2013-10-17 Thread Stephen Kelly
Stephen Kelly wrote:

 I'll try to get a reviewable and first-feature-complete infrastructure
 branch together soon.

I've pushed a first iteration of the target_compiler_features branch to my 
clone.

For the language specification, I added a prefix to each feature. This 
matches the feature tests of clang for standard features, and it is 
extensible to extensions with gnuxx_typeof, msvc_sealed etc.

 http://clang.llvm.org/docs/LanguageExtensions.html

So far, it only supports the REQUIRED signature of the command. 

It will need to get a PUBLIC|PRIVATE specifier, so that the 
INTERFACE_COMPILER_FEATURES property can be populated in PUBLIC mode. It 
also needs to learn to process generator expressions and how to consume that 
property.

Optional features with defines are not yet implemented. I was considering 
renaming target_compiler_features to target_required_features and not using 
the same command for optional features. Instead I think it might be a good 
idea to have a separate command for optional features. Something like:

 write_compiler_feature_file(
   FILENAME ${CMAKE_CURRENT_BINARY_DIR}/grantlee_compiler_features.h
   FEATURES cxx_static_assert gnuxx_typeof cxx_variadic_templates
 )
 install(FILES ${CMAKE_CURRENT_BINARY_DIR}/grantlee_compiler_features.h
   DESTINATION include
 )

which writes the file with appropriate content. I don't see any need to use 
preprocessor macros for that instead of a file.

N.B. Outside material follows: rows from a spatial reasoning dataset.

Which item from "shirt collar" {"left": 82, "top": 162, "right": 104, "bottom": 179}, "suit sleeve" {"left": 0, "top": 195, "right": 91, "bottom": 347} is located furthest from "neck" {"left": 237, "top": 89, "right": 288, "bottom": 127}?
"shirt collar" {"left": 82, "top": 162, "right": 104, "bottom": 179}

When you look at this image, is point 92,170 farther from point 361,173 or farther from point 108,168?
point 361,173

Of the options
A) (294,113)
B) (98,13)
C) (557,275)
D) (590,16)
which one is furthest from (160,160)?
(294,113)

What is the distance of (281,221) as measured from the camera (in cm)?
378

I also prototyped a simple way to test clang features as reportedly 
supported by clang itself. This won't get us all of the way there with 
clang, as some features (such as the gnu typeof extension) do not have 
support via __has_extension.

Additionally, I changed my mind on the issue of whether to bump the dialect 
to c++11 if the compiler supports the requested feature in c++98 mode. For 
example, cxx_variadic_templates would be in CMAKE_CXX98_COMPILER_FEATURES 
for GCC and clang, because both support variadic templates even when using 
the -std=c++98 dialect. This will still warn, but that's ok, I think.

Note that adding -std=c++11 is almost, but not quite, entirely source 
compatible.

For example, this will work with c++98, but errors with c++11:

 #define add_prefix(suf) pre_suf
 add_prefix(_end);

The feature can be extended for the C standard (89, 99, 11) features too as 
well as extensions.

Any comments so far?

Thanks,

Steve.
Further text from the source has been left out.